→ **Fragmento de página**:
________________________

Carantoña en el recuerdo

Por José Antonio Rodríguez Canal.

 

Buenas tardes. Un par de consideraciones preliminares sobre las razones de mi participación en este acto. La primera, la invitación que para ello me hizo el director de EL COMERCIO; la segunda, que justifica o explica la anterior, según entiendo, mi condición de vicedecano de los periodistas vivos que trabajaron con Carantoña. El decanato le corresponde a Lucía Martín Valero, la joven redactora que había formado parte de la promoción de Carantoña, la primera de la Escuela Oficial de Periodismo, en Madrid, que cursó tres años de carrera. Fue la promoción también de relevantes periodistas como José Antonio Novais, célebre corresponsal de ‘Le Monde’ en España, a quien luego me referiré; el asturiano Carlos Luis Álvarez ‘Cándido’, genial fabulador de una historia de mártires que jamás existieron en tanto que autor - como negro- de un libro firmado por fray Justo Pérez de Urbel, abad mitrado de la abadía del Valle de los Caídos, o el colombiano Gonzalo Carvajal, gran escritor taurino, pero de poco firmes convicciones éticas en el ejercicio de la crítica. Lucía se incorporó, con 23 años, en enero de 1956, al periódico cuya dirección había asumido Carantoña a los 28 años, en setiembre de 1954.

________________________

→ **Material dado**:
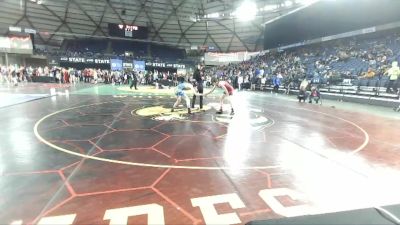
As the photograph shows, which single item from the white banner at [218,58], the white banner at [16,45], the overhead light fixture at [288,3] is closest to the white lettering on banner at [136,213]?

________________________

Según el fragmento sobre Carantoña, ¿a qué edad y en qué fecha asumió Carantoña la dirección del periódico?

A los 28 años, en setiembre de 1954.